What then, in this general debate, can be said about patients with pre-existent laryngeal hypertrophic laryngitis? First of all, issues over functionality would seem equally relevant to patients with pre-existent laryngeal hypertrophic laryngitis. Whether these patients and their treating physicians would be willing to offer voice function for a higher chance of eventually preserving their larynx is unknown. Furthermore, one of the contraindications for laser surgery is the inability to delineate the circumference of the tumor. In patients with pre-existent laryngeal hypertrophic laryngitis, it may be particularly difficult to achieve a macroscopically radical resection making them less suitable for laser surgery. Therefore, theoretically these patients may end up having higher rates of residual disease than average for laser surgery.

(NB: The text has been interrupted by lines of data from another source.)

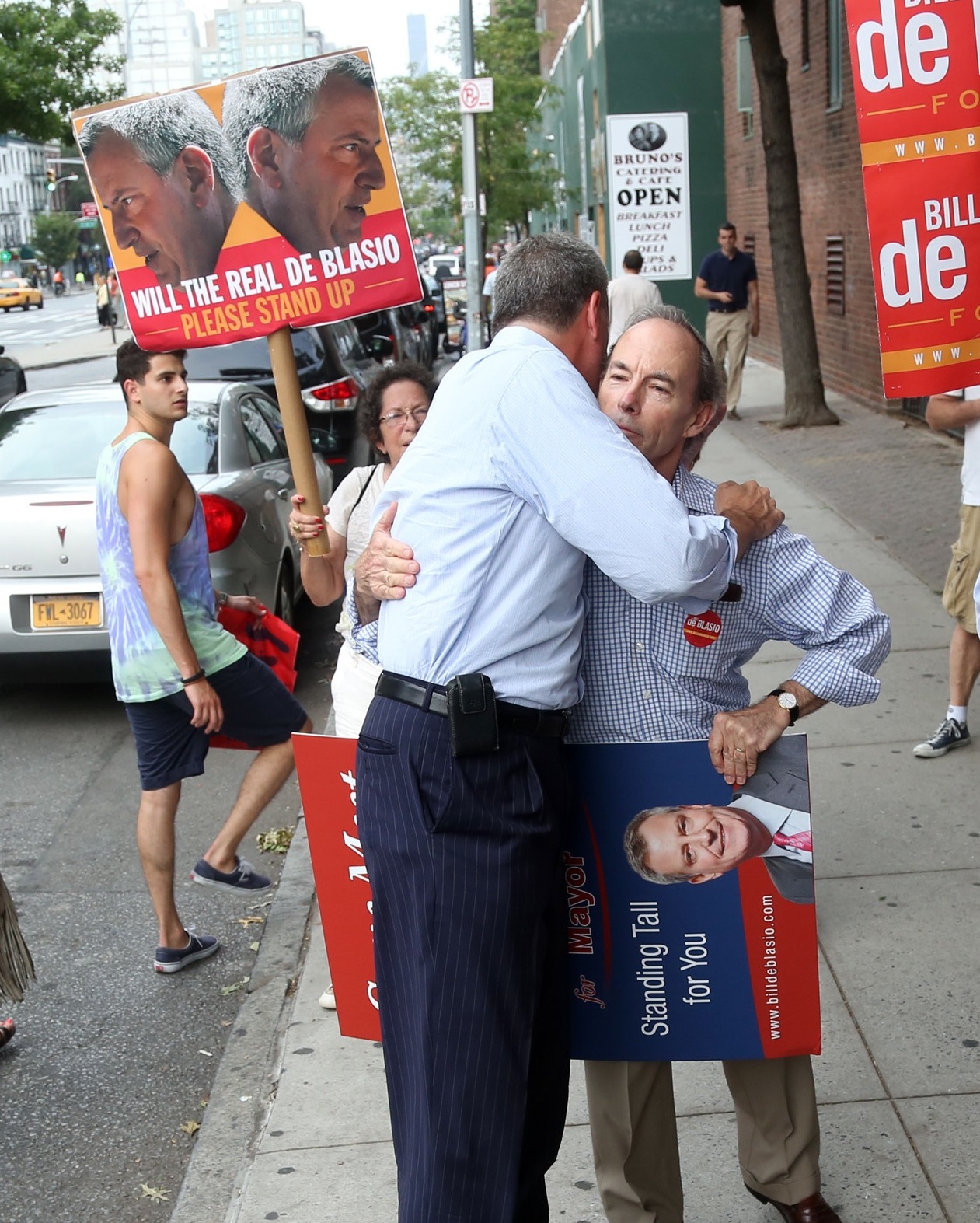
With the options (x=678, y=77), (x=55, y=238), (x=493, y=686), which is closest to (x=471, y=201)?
(x=678, y=77)

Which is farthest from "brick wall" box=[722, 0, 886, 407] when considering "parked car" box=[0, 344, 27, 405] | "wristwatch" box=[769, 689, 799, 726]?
"wristwatch" box=[769, 689, 799, 726]

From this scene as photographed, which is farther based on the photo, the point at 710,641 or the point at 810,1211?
the point at 810,1211

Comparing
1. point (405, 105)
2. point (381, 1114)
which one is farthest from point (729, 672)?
point (405, 105)

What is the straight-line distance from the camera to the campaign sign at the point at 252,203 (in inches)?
147

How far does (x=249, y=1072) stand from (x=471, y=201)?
17.4 meters

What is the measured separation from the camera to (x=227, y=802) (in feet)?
21.1

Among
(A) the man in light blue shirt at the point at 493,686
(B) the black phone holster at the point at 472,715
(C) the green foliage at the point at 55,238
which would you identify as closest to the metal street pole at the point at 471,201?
(A) the man in light blue shirt at the point at 493,686

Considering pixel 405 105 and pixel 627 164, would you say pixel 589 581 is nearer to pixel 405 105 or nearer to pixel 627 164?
pixel 627 164

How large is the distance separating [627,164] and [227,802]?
465 inches

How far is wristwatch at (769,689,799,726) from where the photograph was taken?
2689 millimetres

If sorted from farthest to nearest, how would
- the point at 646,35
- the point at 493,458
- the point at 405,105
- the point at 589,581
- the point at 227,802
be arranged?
the point at 405,105 < the point at 646,35 < the point at 227,802 < the point at 589,581 < the point at 493,458

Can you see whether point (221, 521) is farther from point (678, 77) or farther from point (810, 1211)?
point (678, 77)

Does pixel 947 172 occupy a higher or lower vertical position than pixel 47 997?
higher

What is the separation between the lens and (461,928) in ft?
7.97
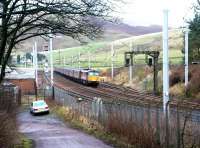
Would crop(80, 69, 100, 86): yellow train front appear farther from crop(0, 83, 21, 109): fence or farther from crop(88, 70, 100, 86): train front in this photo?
crop(0, 83, 21, 109): fence

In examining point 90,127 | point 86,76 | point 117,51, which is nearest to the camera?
point 90,127

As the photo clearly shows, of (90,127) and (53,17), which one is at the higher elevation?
(53,17)

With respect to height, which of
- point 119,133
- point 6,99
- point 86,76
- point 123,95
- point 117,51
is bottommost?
point 123,95

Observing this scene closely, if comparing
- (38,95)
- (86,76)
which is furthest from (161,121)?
(38,95)

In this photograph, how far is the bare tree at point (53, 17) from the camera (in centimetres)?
1570

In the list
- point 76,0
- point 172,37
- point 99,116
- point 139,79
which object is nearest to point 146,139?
point 76,0

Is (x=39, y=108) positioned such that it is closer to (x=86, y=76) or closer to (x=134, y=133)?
(x=86, y=76)

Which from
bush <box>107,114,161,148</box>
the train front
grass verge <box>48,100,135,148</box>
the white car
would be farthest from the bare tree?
the train front

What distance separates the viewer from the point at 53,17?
17172 millimetres

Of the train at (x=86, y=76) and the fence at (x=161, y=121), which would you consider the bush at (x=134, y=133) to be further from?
the train at (x=86, y=76)

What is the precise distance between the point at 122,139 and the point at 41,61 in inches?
6104

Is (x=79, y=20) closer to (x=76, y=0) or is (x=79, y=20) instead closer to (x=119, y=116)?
(x=76, y=0)

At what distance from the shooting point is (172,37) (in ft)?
482

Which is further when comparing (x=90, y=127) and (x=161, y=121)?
(x=90, y=127)
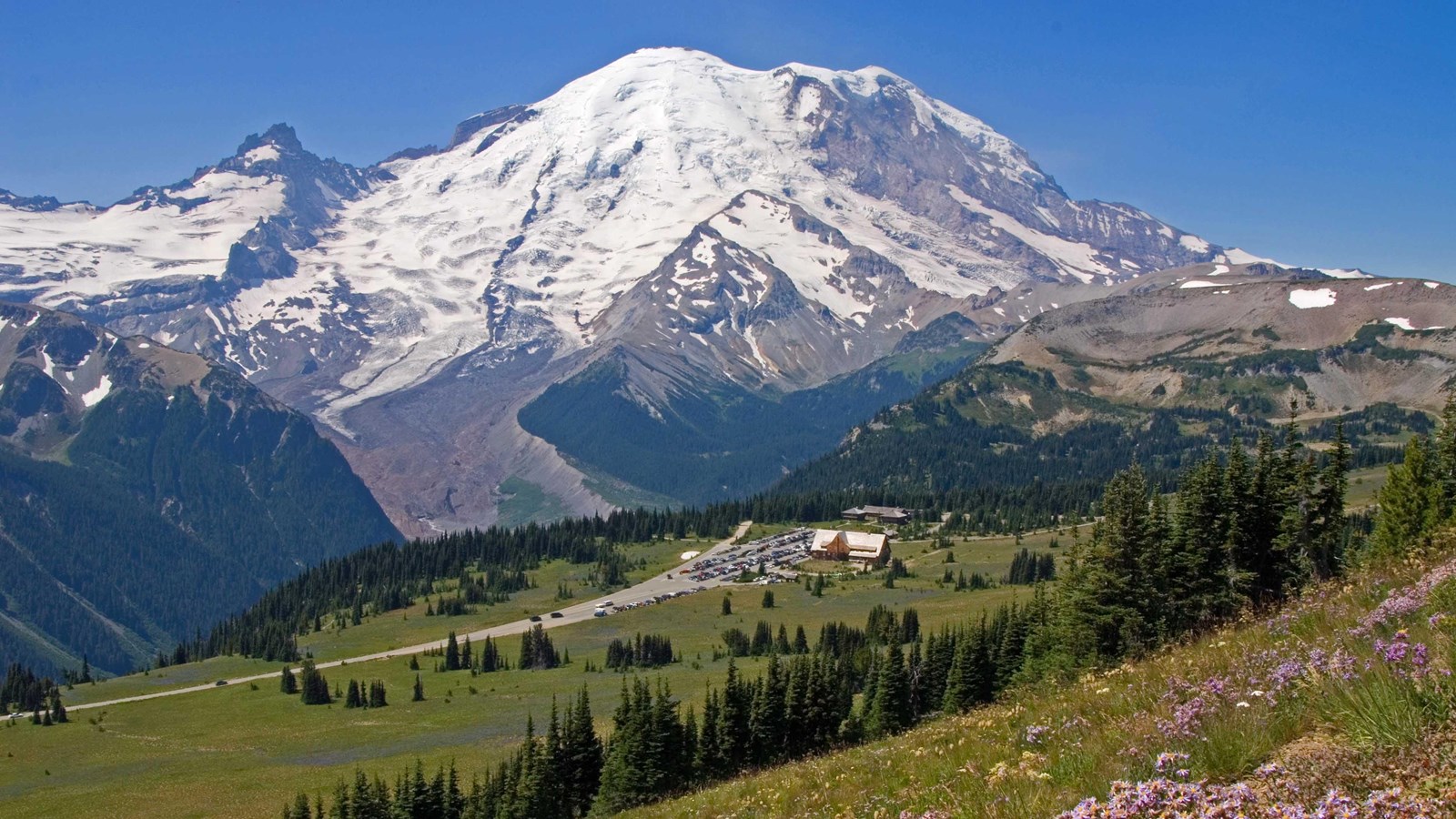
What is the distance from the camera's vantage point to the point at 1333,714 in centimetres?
1144

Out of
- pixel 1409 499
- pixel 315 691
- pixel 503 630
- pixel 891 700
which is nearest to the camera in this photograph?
pixel 1409 499

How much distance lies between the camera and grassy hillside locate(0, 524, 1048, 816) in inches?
3743

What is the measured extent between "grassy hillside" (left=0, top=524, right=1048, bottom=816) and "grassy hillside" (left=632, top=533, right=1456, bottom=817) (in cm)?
7011

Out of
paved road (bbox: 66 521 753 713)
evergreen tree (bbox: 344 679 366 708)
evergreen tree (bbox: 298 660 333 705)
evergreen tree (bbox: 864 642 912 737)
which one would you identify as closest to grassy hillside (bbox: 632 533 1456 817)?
evergreen tree (bbox: 864 642 912 737)

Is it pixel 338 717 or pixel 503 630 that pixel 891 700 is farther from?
pixel 503 630

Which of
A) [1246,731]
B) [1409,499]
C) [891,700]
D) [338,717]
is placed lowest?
[338,717]

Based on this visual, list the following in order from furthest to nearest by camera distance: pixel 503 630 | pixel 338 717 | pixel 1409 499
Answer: pixel 503 630
pixel 338 717
pixel 1409 499

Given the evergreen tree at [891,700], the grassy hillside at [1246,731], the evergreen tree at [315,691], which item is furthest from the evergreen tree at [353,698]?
the grassy hillside at [1246,731]

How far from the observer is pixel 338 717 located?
123 meters

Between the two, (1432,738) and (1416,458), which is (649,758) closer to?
(1416,458)

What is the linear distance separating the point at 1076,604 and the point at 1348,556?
51.0 ft

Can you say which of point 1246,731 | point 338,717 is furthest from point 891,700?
point 338,717

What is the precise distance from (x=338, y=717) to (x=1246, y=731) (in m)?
125

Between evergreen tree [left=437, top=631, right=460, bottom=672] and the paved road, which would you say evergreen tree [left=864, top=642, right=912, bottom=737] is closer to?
evergreen tree [left=437, top=631, right=460, bottom=672]
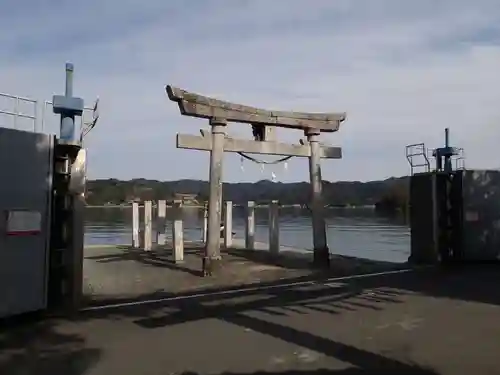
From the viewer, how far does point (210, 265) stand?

However, by choosing laser surgery in these patients the options of additional treatment via re-resection and/or radiotherapy have been kept open. Whether this advantage outweighs the higher chance of residual disease remains to be seen in further research.

In summary, the literature on prognostic factors in T1 glottic carcinoma is contradictory. Our population-based study has shown that patients with pre-existent laryngeal disease are at a greater risk of local recurrence. As this is the first study to identify this prognostic factor, further investigation of this and other variables in prospective, randomized trials are essential. Furthermore, laser surgery should be considered when treating patients with pre-existent laryngeal hypertrophic laryngitis and delineated disease.